The TV Cartel Is Starting To Crack

Aereo antenna array (Aereo, Inc.)

By any reasonable standard, Aereo is a ridiculous service. But the rules and contracts that cover the distribution of television content are anything but reasonable. And that means that Aereo, silly as it is, could be the beginning of the end for the cartel of studios, sports leagues, broadcasters, networks, and cable and satellite distributors that has a headlock on content.

Aereo, which is backed by IAC/Interactive Corp. and its wily CEO, Barry Diller, invested a new way of distributing broadcast television. If you subscribe (currently available only in New York) for $12 a month, you are assigned a tiny TV antenna in an array of antennas (pictured above) in a Brooklyn data center. The content–all over-the-air broadcast stations in the area–is converted to an internet stream and delivered to your iPhone or iPad, computer browser, AppleTV, or Roku box. The service also functions as a DVR in the cloud so you can time-shift your viewing.

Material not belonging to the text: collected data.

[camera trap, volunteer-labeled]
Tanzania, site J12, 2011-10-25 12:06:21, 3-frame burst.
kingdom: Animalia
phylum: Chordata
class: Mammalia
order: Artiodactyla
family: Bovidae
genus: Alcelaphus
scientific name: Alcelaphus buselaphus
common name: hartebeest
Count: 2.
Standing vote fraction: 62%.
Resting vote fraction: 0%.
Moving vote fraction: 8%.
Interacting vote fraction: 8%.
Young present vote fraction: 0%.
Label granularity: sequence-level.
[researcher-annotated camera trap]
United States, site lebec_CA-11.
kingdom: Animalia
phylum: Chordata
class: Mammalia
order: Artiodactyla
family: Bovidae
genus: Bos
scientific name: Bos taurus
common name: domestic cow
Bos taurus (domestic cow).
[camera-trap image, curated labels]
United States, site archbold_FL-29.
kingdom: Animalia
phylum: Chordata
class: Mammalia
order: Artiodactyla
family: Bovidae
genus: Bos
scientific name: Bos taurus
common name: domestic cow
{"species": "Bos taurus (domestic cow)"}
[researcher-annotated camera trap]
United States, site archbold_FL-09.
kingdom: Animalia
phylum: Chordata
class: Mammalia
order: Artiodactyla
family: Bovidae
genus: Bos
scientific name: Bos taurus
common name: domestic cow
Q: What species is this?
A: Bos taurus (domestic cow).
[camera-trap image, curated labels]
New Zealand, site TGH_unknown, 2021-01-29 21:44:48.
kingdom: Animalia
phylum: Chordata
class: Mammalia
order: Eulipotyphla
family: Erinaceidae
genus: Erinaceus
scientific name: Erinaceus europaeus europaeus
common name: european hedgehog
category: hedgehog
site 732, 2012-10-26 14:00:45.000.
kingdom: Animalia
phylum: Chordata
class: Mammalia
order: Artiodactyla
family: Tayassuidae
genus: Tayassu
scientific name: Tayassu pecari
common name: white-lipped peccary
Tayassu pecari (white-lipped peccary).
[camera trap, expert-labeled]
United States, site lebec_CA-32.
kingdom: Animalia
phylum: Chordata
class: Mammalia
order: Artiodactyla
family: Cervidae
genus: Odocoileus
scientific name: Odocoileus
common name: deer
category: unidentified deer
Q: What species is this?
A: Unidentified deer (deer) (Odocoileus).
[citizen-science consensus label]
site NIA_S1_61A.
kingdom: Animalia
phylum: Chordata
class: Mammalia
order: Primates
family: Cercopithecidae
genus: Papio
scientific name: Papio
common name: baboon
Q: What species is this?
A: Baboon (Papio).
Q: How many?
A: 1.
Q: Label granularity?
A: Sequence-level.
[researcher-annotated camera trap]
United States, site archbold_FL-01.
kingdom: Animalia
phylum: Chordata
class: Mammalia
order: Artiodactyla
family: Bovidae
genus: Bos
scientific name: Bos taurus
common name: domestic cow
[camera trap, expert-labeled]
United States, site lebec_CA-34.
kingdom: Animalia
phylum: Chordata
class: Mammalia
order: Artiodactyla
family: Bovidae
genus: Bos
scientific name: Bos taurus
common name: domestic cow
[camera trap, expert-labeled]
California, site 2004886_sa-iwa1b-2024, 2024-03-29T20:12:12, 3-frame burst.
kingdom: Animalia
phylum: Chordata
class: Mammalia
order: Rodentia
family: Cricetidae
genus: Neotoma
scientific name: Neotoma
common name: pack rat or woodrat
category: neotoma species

The silliness is that broadcasters ought to cut out the middleman and stream broadcasts themselves. But local stations can only stream their own content, mostly local news. Networks could stream a lot more, but only content they own outright or have the streaming rights for (a restriction that excludes most sports and much else.) Besides, local stations, networks, studios, sports leagues, and cable companies are locked into a system of contracts, often long term, which no one wants to break because, in the imortal words of Milo Minderbender*, “everyone has a share.”

It’s obvious why Aereo poses a threat to this cozy relationship. So its not surprising that pretty much every station in New York filed suit claiming that Aereo violated their copyrights. They argued that Aereo was essentially acting as a cable company and was required to negotiated what is called “retransmission consent,” a privilege that typically requires a hefty fee. But Aereo carefully exploited every corner and loophole in the law. Those individual antennas–technically quite unnecessary–allowed it to argue that it was merely piping over-the-air content to customers from their own antennas. And it made sure to deliver content only to subscribers within stations’ service areas, thereby honoring local exclusivity requirements,

Aereo won the first round of the legal battle when a district judge denied an injunction blocking the service. And in a potentially much more important decision, the Second Circuit Court of Appeals, in a 2-1 decision, affirmed the lower court decision. The only bright spot for the broadcasters was the dissent of Judge Denny Chin, who called the approach of individual antennas “a sham” and “a Rube Goldberg-like contrivance over-engineered in an attempt to avoid the reach of the Copyright Act and to take advantage of a perceived loophole in the law.”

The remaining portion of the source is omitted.